Not small. But most of the big trend following names have faced this exact same DD or greater since 1970. It is much harder to come out of these declines as a index buyer. Witness Nikkei and Nasdaq over the last 20 years and 10 years respectively. Comparing index declines and trend following declines might not be a fair comparison...for the index buyers!
my point exactly, happy we agree. however, these drawdowns are not indicative of "money management" rather hold and hope. the proof is in the pudding. surf
Trend following DD's come from many small losses added up in trend-less or whipsaw markets. They don't hold and hope, they cut their losses. However, if you cut losses those losses can add up -- hence drawdowns.
While many of us here have at one time or another been guilty of holding on to a bad trade, surf is guilty of holding on to a bad trader.
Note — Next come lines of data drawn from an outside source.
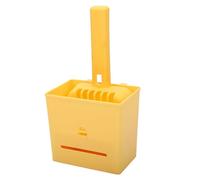Pssopp Pala para para Gatos con Soporte, Mango Largo Desmontable de Plástico, Ya No Se Debe Doblar, Se Mantiene en Posición Vertical o en la Pared para Almacenamiento en ESP (Yellow)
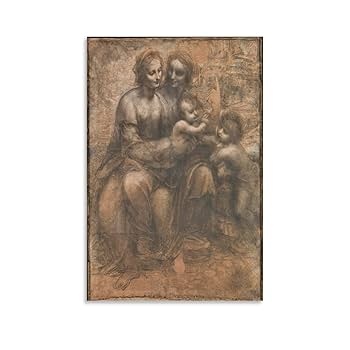 インテリアアート版画絵画(ダビンチの聖母)額付 420×297mm インテリアアート版画絵画(ダビンチの聖母)額付 420×297mm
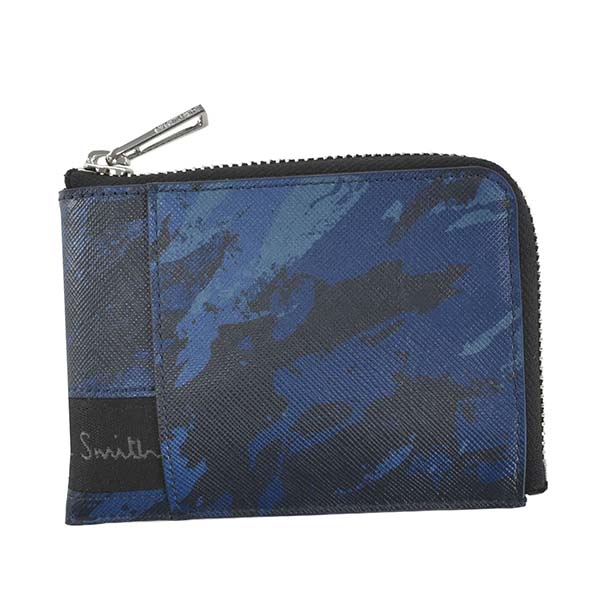 ポールスミス Paul Smith 小銭入れ コインケース M2a6384 Comer Zip Card Holder Blue Bl 贅沢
No, not because of "hold and hope". The fund can have bets in futures contracts worth much more than the (actual) money put in that bet. Average 30% margin to equity. So if a price moves a little, it can make a big draw down. So it is not buy and hold that make a drawdown, but leverage. That is the risk, and that fund does not hide that risk. The same way that leverage can make a big draw down, that leverage can make a big winner.
Surf does not realize that TF's enter once they believe the trend is in place and have stop losses set below/above. There is no "hope" going on. Not sure why Surf can't seem to pick up on this concept.
I think it may have something to do with surf's love and need for attention. I think this is the bond that unites him and VN.
If one were given this chart with no identifying markings on the two series, and had no axe to grind (as I don't), one would back-of-the-envelope it as "both series drifted higher for the ~30 years up to ~2003, and have been flattish for the ~6 years since."